Preface to the Second Edition
This edition of Learning the Art of Electronics makes some changes that reflect what we have learned about the way the book has been used since its publication in 2016.
The most important changes are two.
- In our own course, we have begun experimenting with a change that we had resisted for the first few decades of the course: separating, into separate terms, the analog and digital halves of the course.
- In the digital half of the course, we have substituted an ARM microcontroller board for the two-path 8051 microcontroller labs of the first edition of LAoE. In addition, FPGA exercises replace the PLDs of the first edition (which we here will call “LAoE_1″).
The more relaxed pace relieves our sense that we were overdoing the hurry. (We recall the old saw, “We should cover less, uncover more.”) The two-term format allows us time to add some new labs.
LAoE_1 envisioned assigning one chapter for each day of the course. This second edition relaxes this expectation: more than one day will be used for nearly every chapter.
The eased pace allows us to pause to discuss and build some circuits that are mentioned but not demonstrated in LAoE_1. For example, on Day One we propose exploring the details of DVM behavior. In Lab 3, we try out a variety of diodes, and show ways to use an oscilloscope to display their behavior. Midway in the operational-amplifier section of the course, we pause to try applying a junction field-effect transistor (JFET), a device we excluded from LAoE_1, though LAoE_1 does use FETs (MOSFETs) as switches.
Analog Additions
We add three labs that ask construction of relatively complex circuits:
- Instrumentation amplifier: this is a special case of an op-amp-based differential amplifier, and thus appears midway in the op-amp section of the book. The designs begin with circuits based literally on operational amplifiers, but then ask you to try two integrated versions of the amplifier, including one that relies on translation into the digital domain. That exercise relies on an Arduino microcontroller. A course (or solo hobbyist!) choosing not to bring in a digital process so early in the course can simply omit the Arduino application.
- Lock-in Amplifier: this method for extracting information from a noisy environment we apply with a home-brew circuit, not a commercial lock-in amp. This lab, too, is placed in the op-amp section of the course.
- Automatic Gain Control: this circuit, a relatively-complex negative feedback loop, requires introducing the JFET (junction field-effect transistor), the FET type omitted from the first edition.
Digital Additions and Changes
Programmable Logic Additions
In LAoE_1 we used a PAL (Programmable Array Logic) to replace discrete devices in the Big Board microcomputer. In this edition, programmable logic, in the form of a Field Programmable Gate Array (FPGA), assumes equal standing with discrete logic.
We use a small FPGA initially to replicate combinational logic, then to create sequential circuits including flip-flops, counters, shift registers, and finite state machines of increasing complexity. In general, we first look at a standard discrete logic device like a gate or counter, then replicate its function in the FPGA.

### AVAILABLE DATA:
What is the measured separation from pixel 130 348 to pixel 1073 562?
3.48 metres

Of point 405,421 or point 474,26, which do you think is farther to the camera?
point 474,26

### PROBLEMS TO WORK ON:
1. List the sequential circuits that the preface says are built with the small FPGA.
2. Copy the stretch of the preface from "- Automatic Gain" through "with discrete logic.".
The data comes from a different source than the preface.

### ANSWERS GIVEN:
1. Flip-flops, counters, shift registers, and finite state machines

2.
- Automatic Gain Control: this circuit, a relatively-complex negative feedback loop, requires introducing the JFET (junction field-effect transistor), the FET type omitted from the first edition.
Digital Additions and Changes
Programmable Logic Additions
In LAoE_1 we used a PAL (Programmable Array Logic) to replace discrete devices in the Big Board microcomputer. In this edition, programmable logic, in the form of a Field Programmable Gate Array (FPGA), assumes equal standing with discrete logic.